Beer is now legally off-limits for Vietnamese teens, but it’s unclear if the regulations will effectively deter underage drinking.

Phu Nu reports that the Vietnamese government recently issued Decree 98 regarding punitive measures against illegal commercial activities according to the Law on Prevention and Control of Harms of Liquor and Beer Abuse. 

The decree, which will take effect from October 15, dictates that selling beer and liquor to those under 18 years old will result in a fine of VND500,000–1 million.
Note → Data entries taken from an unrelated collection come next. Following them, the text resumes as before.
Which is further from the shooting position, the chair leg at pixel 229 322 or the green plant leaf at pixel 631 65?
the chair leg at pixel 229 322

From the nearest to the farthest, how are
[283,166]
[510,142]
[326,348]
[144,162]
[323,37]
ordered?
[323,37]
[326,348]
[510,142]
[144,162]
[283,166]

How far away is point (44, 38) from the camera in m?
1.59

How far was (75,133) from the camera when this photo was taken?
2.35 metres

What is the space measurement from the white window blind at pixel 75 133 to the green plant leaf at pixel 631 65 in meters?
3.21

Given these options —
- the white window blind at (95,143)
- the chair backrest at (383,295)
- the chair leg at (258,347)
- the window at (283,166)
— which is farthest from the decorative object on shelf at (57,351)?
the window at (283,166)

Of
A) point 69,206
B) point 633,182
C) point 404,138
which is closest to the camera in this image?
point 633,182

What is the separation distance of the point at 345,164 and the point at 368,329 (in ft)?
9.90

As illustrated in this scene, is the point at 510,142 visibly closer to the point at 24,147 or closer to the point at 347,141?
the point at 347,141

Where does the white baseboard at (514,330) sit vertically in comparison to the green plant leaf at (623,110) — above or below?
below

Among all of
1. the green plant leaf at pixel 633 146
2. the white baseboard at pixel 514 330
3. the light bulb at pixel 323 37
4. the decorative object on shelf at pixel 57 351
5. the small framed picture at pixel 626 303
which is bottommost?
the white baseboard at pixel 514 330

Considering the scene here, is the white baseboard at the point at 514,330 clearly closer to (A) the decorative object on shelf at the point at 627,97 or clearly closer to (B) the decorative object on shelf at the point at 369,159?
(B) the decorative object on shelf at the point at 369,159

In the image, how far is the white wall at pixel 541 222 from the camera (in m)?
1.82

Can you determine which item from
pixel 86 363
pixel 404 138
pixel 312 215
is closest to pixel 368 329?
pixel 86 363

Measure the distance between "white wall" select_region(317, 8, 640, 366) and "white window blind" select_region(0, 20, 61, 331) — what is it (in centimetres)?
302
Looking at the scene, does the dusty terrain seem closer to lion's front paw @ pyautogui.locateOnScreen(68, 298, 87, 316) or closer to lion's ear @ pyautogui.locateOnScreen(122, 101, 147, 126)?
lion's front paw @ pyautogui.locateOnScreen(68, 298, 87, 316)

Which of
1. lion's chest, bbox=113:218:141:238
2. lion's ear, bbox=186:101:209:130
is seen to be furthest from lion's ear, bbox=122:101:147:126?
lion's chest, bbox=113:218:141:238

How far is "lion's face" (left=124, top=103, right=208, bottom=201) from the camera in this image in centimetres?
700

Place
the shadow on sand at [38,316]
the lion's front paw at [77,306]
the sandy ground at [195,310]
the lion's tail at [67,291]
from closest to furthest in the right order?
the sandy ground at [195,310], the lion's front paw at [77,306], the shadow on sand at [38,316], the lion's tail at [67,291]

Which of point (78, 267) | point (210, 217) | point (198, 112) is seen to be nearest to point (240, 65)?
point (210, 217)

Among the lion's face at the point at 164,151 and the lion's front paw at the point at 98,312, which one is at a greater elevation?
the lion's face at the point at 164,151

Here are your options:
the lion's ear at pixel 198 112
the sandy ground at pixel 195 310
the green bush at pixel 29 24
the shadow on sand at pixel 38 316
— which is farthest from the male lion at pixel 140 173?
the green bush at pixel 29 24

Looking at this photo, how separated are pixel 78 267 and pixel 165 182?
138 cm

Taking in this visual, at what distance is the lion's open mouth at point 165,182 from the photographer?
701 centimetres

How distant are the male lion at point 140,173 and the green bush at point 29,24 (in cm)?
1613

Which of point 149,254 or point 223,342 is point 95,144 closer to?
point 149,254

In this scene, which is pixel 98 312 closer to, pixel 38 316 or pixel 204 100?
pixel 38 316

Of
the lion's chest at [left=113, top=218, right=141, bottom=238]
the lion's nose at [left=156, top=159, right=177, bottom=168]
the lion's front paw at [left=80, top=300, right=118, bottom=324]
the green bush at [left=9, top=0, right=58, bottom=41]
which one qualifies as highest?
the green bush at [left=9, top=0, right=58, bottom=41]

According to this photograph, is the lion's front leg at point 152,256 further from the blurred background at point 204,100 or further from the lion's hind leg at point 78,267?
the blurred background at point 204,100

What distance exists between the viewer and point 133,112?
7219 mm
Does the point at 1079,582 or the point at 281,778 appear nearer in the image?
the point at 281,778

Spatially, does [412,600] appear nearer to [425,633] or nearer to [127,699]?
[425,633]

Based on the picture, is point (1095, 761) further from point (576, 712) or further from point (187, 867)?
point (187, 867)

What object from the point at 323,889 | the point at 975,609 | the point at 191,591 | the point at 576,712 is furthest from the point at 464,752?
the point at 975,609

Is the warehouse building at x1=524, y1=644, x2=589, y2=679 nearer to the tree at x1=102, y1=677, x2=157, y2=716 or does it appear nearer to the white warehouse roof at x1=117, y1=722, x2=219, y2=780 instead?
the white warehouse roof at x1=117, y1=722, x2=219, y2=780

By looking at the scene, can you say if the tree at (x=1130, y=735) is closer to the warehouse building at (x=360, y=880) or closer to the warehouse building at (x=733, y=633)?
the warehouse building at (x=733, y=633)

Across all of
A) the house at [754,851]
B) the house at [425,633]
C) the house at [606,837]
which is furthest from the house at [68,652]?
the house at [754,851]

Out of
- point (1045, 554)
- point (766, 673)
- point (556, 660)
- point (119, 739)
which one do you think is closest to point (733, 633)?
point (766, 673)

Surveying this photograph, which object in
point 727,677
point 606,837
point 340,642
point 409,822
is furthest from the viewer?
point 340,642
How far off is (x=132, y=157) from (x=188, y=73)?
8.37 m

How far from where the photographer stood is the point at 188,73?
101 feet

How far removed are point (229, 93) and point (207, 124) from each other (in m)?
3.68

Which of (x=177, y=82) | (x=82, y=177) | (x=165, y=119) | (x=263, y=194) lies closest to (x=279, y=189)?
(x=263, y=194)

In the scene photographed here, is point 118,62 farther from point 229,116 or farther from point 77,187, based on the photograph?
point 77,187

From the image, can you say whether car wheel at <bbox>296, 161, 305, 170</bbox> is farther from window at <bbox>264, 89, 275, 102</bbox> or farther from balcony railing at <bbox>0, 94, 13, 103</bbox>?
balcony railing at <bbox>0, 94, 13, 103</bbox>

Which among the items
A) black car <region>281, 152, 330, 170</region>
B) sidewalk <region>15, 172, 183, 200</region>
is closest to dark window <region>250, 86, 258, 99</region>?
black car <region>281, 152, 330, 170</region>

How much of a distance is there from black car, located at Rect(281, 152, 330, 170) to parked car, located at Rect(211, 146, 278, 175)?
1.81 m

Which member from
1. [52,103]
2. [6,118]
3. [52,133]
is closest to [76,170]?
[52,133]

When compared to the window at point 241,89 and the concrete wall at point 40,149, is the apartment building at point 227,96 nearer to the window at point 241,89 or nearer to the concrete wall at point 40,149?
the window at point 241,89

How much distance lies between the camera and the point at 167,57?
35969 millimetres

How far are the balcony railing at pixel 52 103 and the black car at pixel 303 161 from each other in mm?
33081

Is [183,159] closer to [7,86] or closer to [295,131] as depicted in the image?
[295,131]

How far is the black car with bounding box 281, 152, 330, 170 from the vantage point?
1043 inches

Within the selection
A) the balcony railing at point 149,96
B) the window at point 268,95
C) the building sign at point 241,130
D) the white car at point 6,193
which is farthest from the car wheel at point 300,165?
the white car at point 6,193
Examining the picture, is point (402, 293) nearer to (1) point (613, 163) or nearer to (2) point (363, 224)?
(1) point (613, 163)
Before, only liquor was listed as an alcoholic beverage that sales of could be fined.

Additionally, the decree states that a penalty of VND3–5 million is imposed on alcohol producers hiring workers under 18 years old for alcohol production or trade. Selling beer or liquor via vending machines or at places where such drinks are prohibited also carries a similar penalty.

Earlier this year, the new draft alcohol consumption law became valid, which includes policies that forbid forcing, encouraging or enticing others to drink alcohol. However, some National Assembly members, such as Phạm Thị Minh Hiền from Phu Yen Province, felt that stricter regulations are needed to keep young Vietnamese away from alcohol.

Hiền quoted statistics from research showing that as many as 87.6% of children in a study had consumed an alcoholic beverage without knowing. While the law is very detailed in regulating beer and liquor, it does not account for the range of alcoholic drinks actually available on the market, some of which are advertised as “cider,” “fermented fruit drinks” or “sparkling juices.” A portion of these drinks have similar ABV levels to that of beer.